Sto forzando le sue reazioni? Watson serra la mascella ma non si muove. Mi sollevo dalla poltrona, tirandolo a me con lo stesso movimento. Sto forzando le sue reazioni? Le sue labbra sono dischiuse e prive di sorpresa contro le mie; morbide e asciutte, col leggero solletico provocato dai baffi. Dovrei fargli dire qualcosa, credo: il dottore sa essere un insopportabile logorroico nei momenti meno appropriati.
“Ma non nella tua” mormora, inutilmente, perché ha un talento per sottolineare l’ovvio.
“Grazioso” ribatto. “Quello non potrei negarlo.”
Non ci sono altre parole. Nella realtà, se mai giungessimo a questo punto, Watson si tirerebbe indietro e pretenderebbe di discuterne; capire; sentirsi spiegare i punti che gli sono oscuri finché tutto non è limpido ai suoi occhi. Ma giacché è una fantasia, posso permettermi di correre avanti. Le mani di Watson armeggiano coi miei calzoni, le mie coi suoi, impacciandosi a vicenda. In lontananza è la vaga promessa di un amore decente, su un letto, dietro tre porte chiuse a chiave e una rampa di scale; invece ci accontentiamo di un incontro frettoloso sulla poltrona, tanto più desiderato perché imprevisto, tanto più emozionante perché illecito. In nessun momento, neanche nella fantasia, Watson promette che resterà. Non lo fa la sua voce, non lo fanno le sue mani. Se mi sento amato è perché so di esserlo, a un livello cerebrale, sovrapposto. È insoddisfacente, ma è tutto ciò che ho.
In qualche modo ci siamo stretti di traverso nella poltrona, e anche se mi manca il suo peso addosso, sento davvero ogni bitorzolo e ogni asperità torturarmi la schiena. L’intelaiatura scricchiola. Watson mi mangia il fiato lasciandomi stordito per un secondo, boccheggiante. La sua mano è larga e ruvida intorno alle nostre virilità strette insieme. Se mi chiedesse altro, l’avrebbe. Se fossi in grado di dargli qualcosa che desidera, qualsiasi cosa in mio potere, lo farei. Ma il dottore non chiede, non l’ha mai fatto, e non posso costringerlo neppure nella fantasia, sapendo che non sarebbe lui. Ho un ginocchio schiacciato tra lo schienale della poltrona e il suo fianco. Darei via la gamba intera perché egli giurasse di restare.

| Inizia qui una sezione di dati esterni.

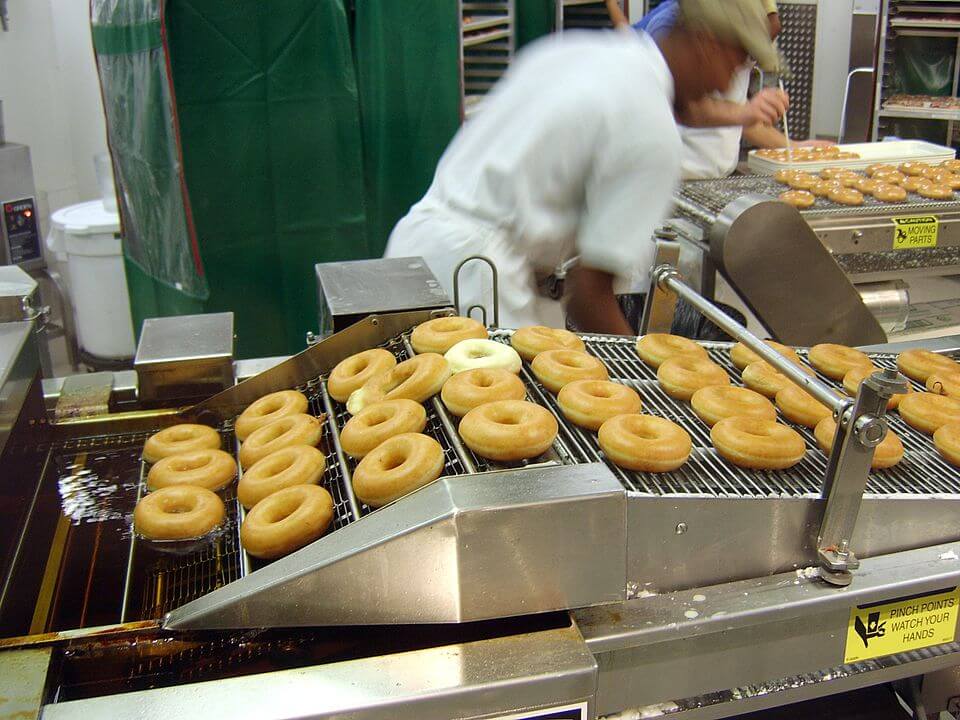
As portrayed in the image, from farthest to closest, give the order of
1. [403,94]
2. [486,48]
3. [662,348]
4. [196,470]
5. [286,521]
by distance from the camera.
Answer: [486,48] → [403,94] → [662,348] → [196,470] → [286,521]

Alla fine è un piacere amaro quello che mi prende, e la fantasia si dissolve nell’attimo esatto in cui la trama dei miei pensieri si sfilaccia, lasciandomi solo in preda al tremore e poi a una desolata sonnolenza, che non mi reclamerà del tutto.
Sopra la mia testa, Watson ha smesso di passeggiare da almeno mezz’ora.